Dual-purpose cash and cheque scanners help businesses better manage incoming funds
Dual-purpose cash and cheque scanners offer many benefits to the businesses that use them, from highly accurate counting of incoming funds to reducing the time employees need to spend dealing with such tasks. Serial number capture and counterfeit detection are two other major advantages provided by cash counters.
However, some businesses are weary of making an investment into these powerful tools because of perceived changes in the way Canadians make purchases. The rapid change seen in consumer spending preferences, where electronic payments have grown to take up a sizable percentage of total transactions, can discourage organizations if they think consumers are quickly abandoning cash. The actual situation is a little more complicated - while cash and especially cheques have declined in popularity as payment choices in recent years, the two forms account for a significant percentage of total spending in the country.
Cash counters remain relevant despite a fragmenting payments landscape
Cash and cheques have seen their pieces of the total payments pie shrink as consumers receive more options and enthusiastically adopt some of them. However, cash is still commonly used, and cheques haven't disappeared from the payments landscape. While cheques account for just a few percentage points in the payments mix, according to a Bank of Canada report, the use of bills makes up more than 40 percent of all spending by volume. Together, these two traditional forms of payment represent close to half of all transactions across Canada.

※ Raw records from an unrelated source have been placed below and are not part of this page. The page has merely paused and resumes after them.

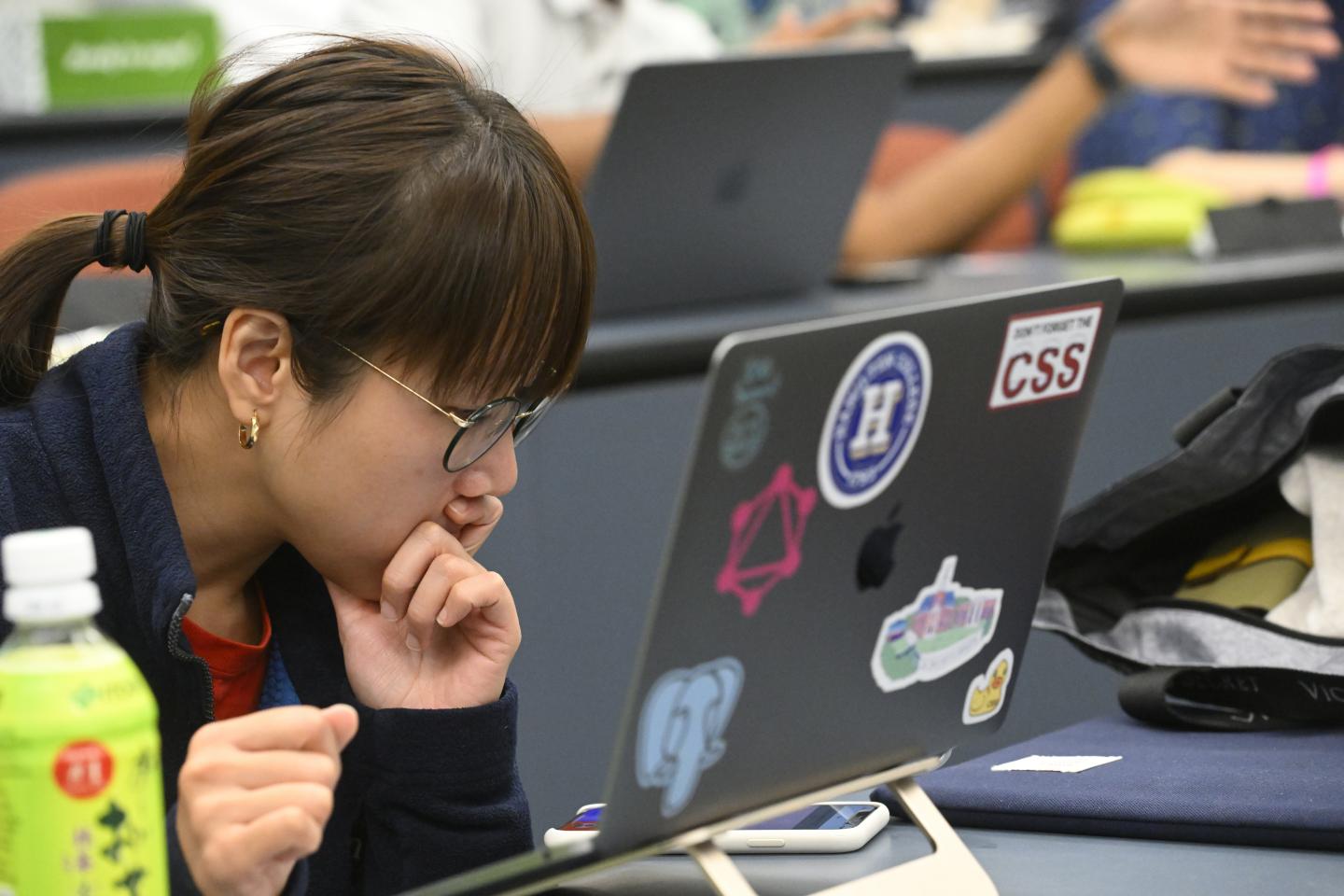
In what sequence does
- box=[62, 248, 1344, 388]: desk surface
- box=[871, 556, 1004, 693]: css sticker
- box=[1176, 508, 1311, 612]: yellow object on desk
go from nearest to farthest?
box=[871, 556, 1004, 693]: css sticker → box=[1176, 508, 1311, 612]: yellow object on desk → box=[62, 248, 1344, 388]: desk surface

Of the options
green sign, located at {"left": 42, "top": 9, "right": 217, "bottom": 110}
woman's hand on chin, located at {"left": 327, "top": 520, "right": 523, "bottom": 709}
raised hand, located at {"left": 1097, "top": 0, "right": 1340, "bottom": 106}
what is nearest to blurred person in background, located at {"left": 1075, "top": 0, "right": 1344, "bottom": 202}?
raised hand, located at {"left": 1097, "top": 0, "right": 1340, "bottom": 106}

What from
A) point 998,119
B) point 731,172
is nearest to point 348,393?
point 731,172

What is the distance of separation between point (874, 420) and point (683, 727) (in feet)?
0.47

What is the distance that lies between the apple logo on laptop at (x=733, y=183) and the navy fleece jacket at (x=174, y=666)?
93 cm

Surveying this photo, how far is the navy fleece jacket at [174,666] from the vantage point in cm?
93

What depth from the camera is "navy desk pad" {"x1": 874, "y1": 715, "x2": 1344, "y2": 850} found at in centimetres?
89

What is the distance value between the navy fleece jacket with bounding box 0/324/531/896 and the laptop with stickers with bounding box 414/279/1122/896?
9.8 inches

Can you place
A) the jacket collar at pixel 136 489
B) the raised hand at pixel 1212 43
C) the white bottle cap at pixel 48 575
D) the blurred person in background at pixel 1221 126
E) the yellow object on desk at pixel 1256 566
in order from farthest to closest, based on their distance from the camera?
the blurred person in background at pixel 1221 126
the raised hand at pixel 1212 43
the yellow object on desk at pixel 1256 566
the jacket collar at pixel 136 489
the white bottle cap at pixel 48 575

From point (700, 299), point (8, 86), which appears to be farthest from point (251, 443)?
point (8, 86)

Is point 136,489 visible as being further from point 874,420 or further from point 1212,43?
point 1212,43

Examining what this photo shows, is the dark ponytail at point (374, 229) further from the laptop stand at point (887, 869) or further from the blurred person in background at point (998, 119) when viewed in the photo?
the blurred person in background at point (998, 119)

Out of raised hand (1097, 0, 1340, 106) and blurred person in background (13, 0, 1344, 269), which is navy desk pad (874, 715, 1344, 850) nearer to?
blurred person in background (13, 0, 1344, 269)

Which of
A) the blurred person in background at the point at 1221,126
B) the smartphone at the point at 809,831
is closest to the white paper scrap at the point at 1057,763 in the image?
the smartphone at the point at 809,831

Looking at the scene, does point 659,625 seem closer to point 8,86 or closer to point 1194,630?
point 1194,630
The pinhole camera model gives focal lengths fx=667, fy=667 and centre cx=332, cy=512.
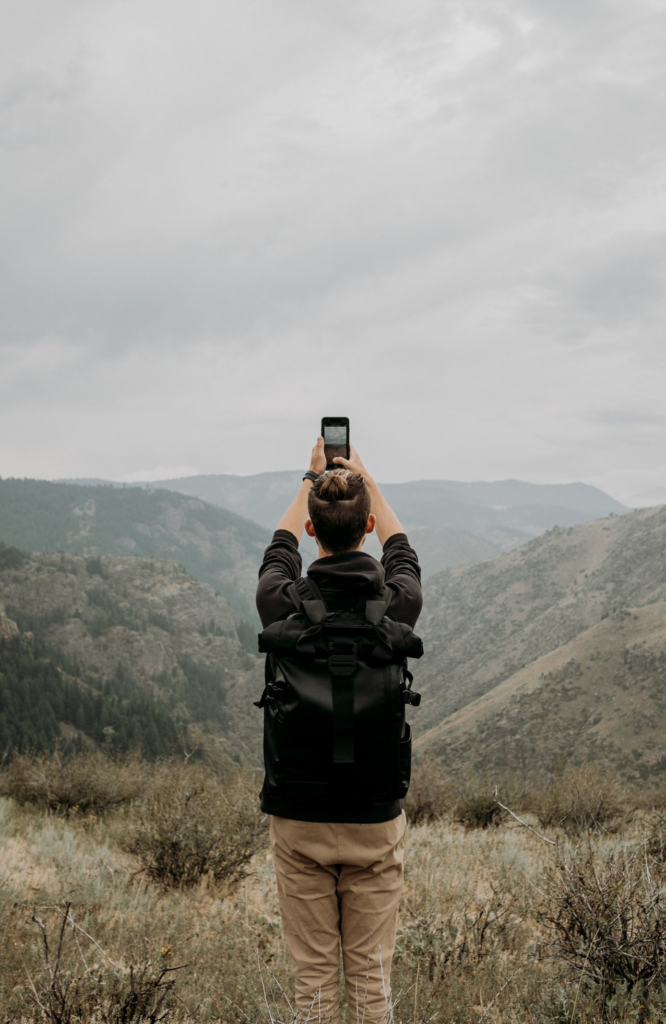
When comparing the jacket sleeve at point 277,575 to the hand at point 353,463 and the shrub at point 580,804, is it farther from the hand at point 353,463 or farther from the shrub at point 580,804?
the shrub at point 580,804

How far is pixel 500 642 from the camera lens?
75688 millimetres

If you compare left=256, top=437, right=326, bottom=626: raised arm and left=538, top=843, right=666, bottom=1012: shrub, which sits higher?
left=256, top=437, right=326, bottom=626: raised arm

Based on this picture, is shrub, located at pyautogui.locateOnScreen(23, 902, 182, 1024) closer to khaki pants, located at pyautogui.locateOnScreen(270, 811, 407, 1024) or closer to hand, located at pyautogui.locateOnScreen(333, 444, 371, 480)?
Answer: khaki pants, located at pyautogui.locateOnScreen(270, 811, 407, 1024)

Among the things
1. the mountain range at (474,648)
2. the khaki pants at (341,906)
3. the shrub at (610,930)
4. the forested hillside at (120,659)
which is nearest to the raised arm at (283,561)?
the khaki pants at (341,906)

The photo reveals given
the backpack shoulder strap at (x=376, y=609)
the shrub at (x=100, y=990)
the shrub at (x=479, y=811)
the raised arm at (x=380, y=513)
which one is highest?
the raised arm at (x=380, y=513)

The data analyzed by the Bank of Canada compared payment use and volume in 2009 and 2013 and examined more recent research from 2015. Some of the most recent information available from the bank contained interesting indications about perceptions of cash. Comparing cash to credit and debit cards in a preference survey, the central bank found cash held favorable ratings in four major categories: ease of use, cost, security and acceptance. While ease of use and acceptance were only rated slightly higher in terms of relative preference, cost of use and security had noticeably larger margins.
While the decline in cash and cheque use can't be ignored, it's not as if these forms of payment - especially in terms of paper and polymer bills, which still make up the largest single payment segment - will disappear any time soon. Businesses need to be prepared for long-term shifts in the popularity of various forms of payment, but they also need to recognize the reality of the situation and invest in solutions to manage the considerable amount of cash many will continue to receive for some time to come.
With dual-purpose cash and cheque counters in place, businesses know they have a solution in place to manage the physical payments that regularly flow into their cash registers. Increased counting capacity, very high accuracy and counterfeit detection are just a few of the benefits provided, not to mention freeing employees to focus on other tasks that need a human touch.